##### EXCERTO DO DOCUMENTO #####

Cidade Proibida, de Eduardo Pitta

Tinha de fixar esse instante antes que desaparecesse.

O romance de Eduardo Pitta abre com um instante: o momento em que o sol, atravessando a parede envidraçada virada a poente, abandona a devassa de toda a sala. É um ambiente de extrema elegância, que nos revela estarmos perante uma família da classe alta. O tipo de requinte que apenas o dinheiro velho permite. Em cena, duas personagens: Nora e o seu gato Teddy. O momento precede a entrada dos nomes de família: Os Moncada, os Ravara, os Lemos Fortunato…

 

Os nomes de família e a forma de vestir, sempre tão elegantes, tanto quanto as roupas de marca o permitem sem ostentação. Gente que habita um momento mágico e efémero, como aquele raio de sol que se despede, deixando de incidir sobre o cadeirão chippendale. A vida deixaria de fazer sentido se não fosse desfrutada naquele requinte, a única forma de se atingir um certo glamour.

Nora sentiu o aperto no lado esquerdo da nuca. É a primeira frase do romance. Remete-nos para essa crua realidade, a que todos os preconceitos, toda a classe, ricos e pobres estão sujeitos: o breve instante das nossas vidas.

#####

## TAREFAS PROPOSTAS
1: Copie do texto sobre Cidade Proibida o trecho que vai de "Tinha de fixar" até "atingir um certo glamour.".
2: Segundo o texto sobre Cidade Proibida, quais são as duas personagens em cena no instante com que o romance abre?
3: Prossiga o texto sobre o romance Cidade Proibida a partir do ponto em que termina.
As linhas apresentadas a seguir provêm de outra fonte.

##### DADOS FORNECIDOS #####

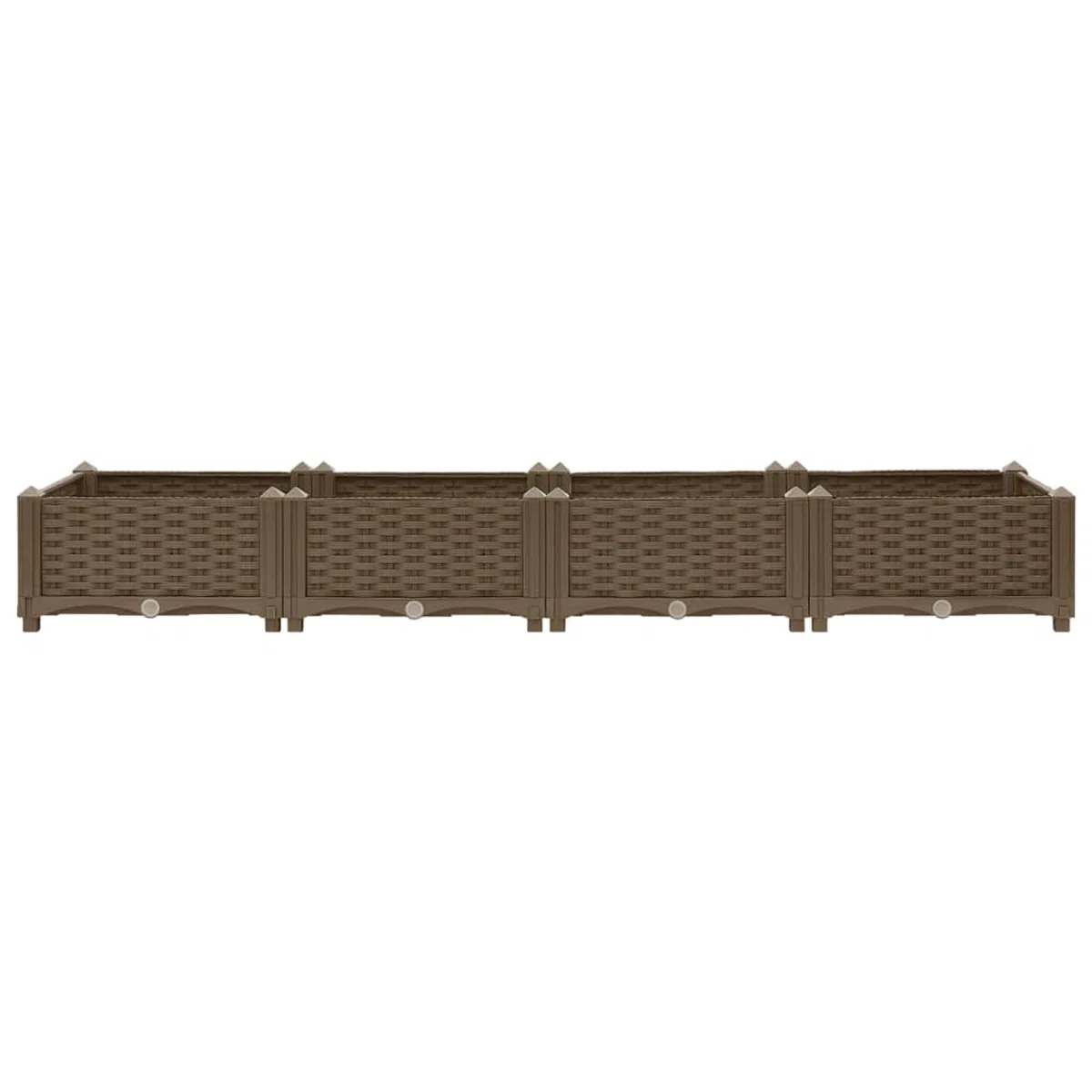 ShGaxin Arriate, Tavolo Da Coltivo, Orto Domestico, Coltivazione Di Piante Aromatiche, Arriate Da Giardino, 160x40x23 cm Polipropilene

#####

## RESPOSTAS NUMERADAS
1:
Tinha de fixar esse instante antes que desaparecesse.

O romance de Eduardo Pitta abre com um instante: o momento em que o sol, atravessando a parede envidraçada virada a poente, abandona a devassa de toda a sala. É um ambiente de extrema elegância, que nos revela estarmos perante uma família da classe alta. O tipo de requinte que apenas o dinheiro velho permite. Em cena, duas personagens: Nora e o seu gato Teddy. O momento precede a entrada dos nomes de família: Os Moncada, os Ravara, os Lemos Fortunato…

 

Os nomes de família e a forma de vestir, sempre tão elegantes, tanto quanto as roupas de marca o permitem sem ostentação. Gente que habita um momento mágico e efémero, como aquele raio de sol que se despede, deixando de incidir sobre o cadeirão chippendale. A vida deixaria de fazer sentido se não fosse desfrutada naquele requinte, a única forma de se atingir um certo glamour.

2: Nora e o seu gato Teddy.

3:
Martim, o filho de Nora, saíra de casa. Para trás deixara o seu gato Teddy. Este ao intuir o caracter definitivo da mudança urinou sem complacência na porta do quarto do dono. Passava a ser o macho da casa.

Um jogo de poder. Não entendeu assim a criada que quis punir o gato. Foi imediatamente dispensada. Entrou num pranto, tentando demover a senhora. Chorava compulsivamente, a cara opada, feita um borrão vermelho. Nora achou repugnante de ver, mas foi inflexível. Este episódio ilustra a insensibilidade das classes dominantes, não por maldade, mas por um conceito estético que lhes é muito próprio. Apenas isso. É esse seu “toque de classe” que nos exclui do seu mundo. A escrita de Eduardo Pitta não podia ser mais familiar, a sua atenção recai sobre esses pormenores. A cor dissonante de uma camisa não passa desapercebida e serve para caraterizar um personagem alheio ao ambiente em que se encontra. As comidas com nomes estrangeiros. Os vinhos. Os estrangeirismos, Matilde tinha uma approach muito peculiar. A langue de bois, breathless, débacle, frisson, etc..

Rupert, o inglês, filho de uma telefonista do M&S, que vive com Martim, sentirá na pele a indiferença deste mundo. Um mundo alheio às minúcias da vida, às notícias dos telejornais e imune às preocupações da maioria das pessoas. Onde um jantar é sempre uma boa oportunidade para estrear uma peça de roupa de marca. Excluído pela sua condição social, tolerado na sua opção sexual sobre a qual não se fala nos salões da boa sociedade, Rupert nunca se sentirá aceite no mundo de Martim.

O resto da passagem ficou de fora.